The yeast of Latin, Slavic, and Celtic
immigration falling on the dough of Darwinism provoked the great families of the United States into
building a ruling caste with a shared
common agenda, a program for national and international development, and
a schedule of social regulations
to be imposed gradually on the future. If you can't deduce that program for yourself as it employs mass
schooling, you might wish to write the Society of the Cincinnati for enlightenment. The sudden appearance of these
associations, excluding from
membership all non-Aryan immigrants, provides us with a sign this new caste
had consciousness of itself as a
caste. Otherwise, development would have been more gradual. It marks a great dividing line in American history.

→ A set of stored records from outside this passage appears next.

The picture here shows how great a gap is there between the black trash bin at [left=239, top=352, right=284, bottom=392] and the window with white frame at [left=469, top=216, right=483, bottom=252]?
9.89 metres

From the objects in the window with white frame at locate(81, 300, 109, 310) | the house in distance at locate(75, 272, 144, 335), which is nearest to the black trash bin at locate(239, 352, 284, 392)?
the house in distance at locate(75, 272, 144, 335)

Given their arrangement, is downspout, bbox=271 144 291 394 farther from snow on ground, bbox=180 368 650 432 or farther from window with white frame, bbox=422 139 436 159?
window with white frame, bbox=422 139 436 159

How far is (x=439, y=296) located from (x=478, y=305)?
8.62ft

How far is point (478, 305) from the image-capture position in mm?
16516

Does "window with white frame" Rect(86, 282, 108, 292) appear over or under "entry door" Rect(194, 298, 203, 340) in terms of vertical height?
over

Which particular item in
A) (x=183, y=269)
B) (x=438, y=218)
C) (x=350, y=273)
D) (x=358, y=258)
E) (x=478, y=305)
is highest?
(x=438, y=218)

As the hereditarian wave rolled up
the beach, even you could have designed the schools it was going to need.
One thing missing
from the Utopia of diverse hereditarian groups which were gathering — the scientific racists, the private
clubs, schools, churches, neighborhoods, secret societies like Bones at Yale or Ivy at Princeton,
special universities which served as a later stage in the elite recruitment and production cycle, 3 etc. — was a
grand secular myth. Something less
creepy than a naked assertion of successful protoplasm climbing up
biological ladders out of the
primordial slime was necessary to inspire the exclusive new establishment that was forming. Some
stirring transcendental story to complete the capture and inspiration of the ruling-class mind.
Such a thing had to
be found and it was. The creation myth of American caste would appear unexpectedly in the form of an
ancient language uniting the powerful classes of the United States into a romantic band of spiritual
brothers, a story to which we turn next.
3 Earlier I gave you a list of
the inner-circle private boarding schools, the central ones of the 289
thatmatter most in the calculus of class. This seems as good a time as any to give you an inner circle of
American colleges and universities. The sanctum of social power is found at
these schools: Princeton, Brown,
Harvard, Yale, Dartmouth, Georgetown, Duke, Cornell, Stanford, University of Virginia,
University of Michigan, University
of California (Berkeley), University of North Carolina (Chapel Hill), Columbia,
University of Pennsylvania, Vanderbilt, Williams, Amherst, Colgate, and a tie between Boston College and
Boston University. There are other knots of power, but if training of national leadership is the relevant issue, not
the training of minds willing to serve as instruments of a national leadership,
then the twenty I've taken are the
heart of the heart of caste in America, much as the Monongahela Valley was the
heart of the heart of libertarian America.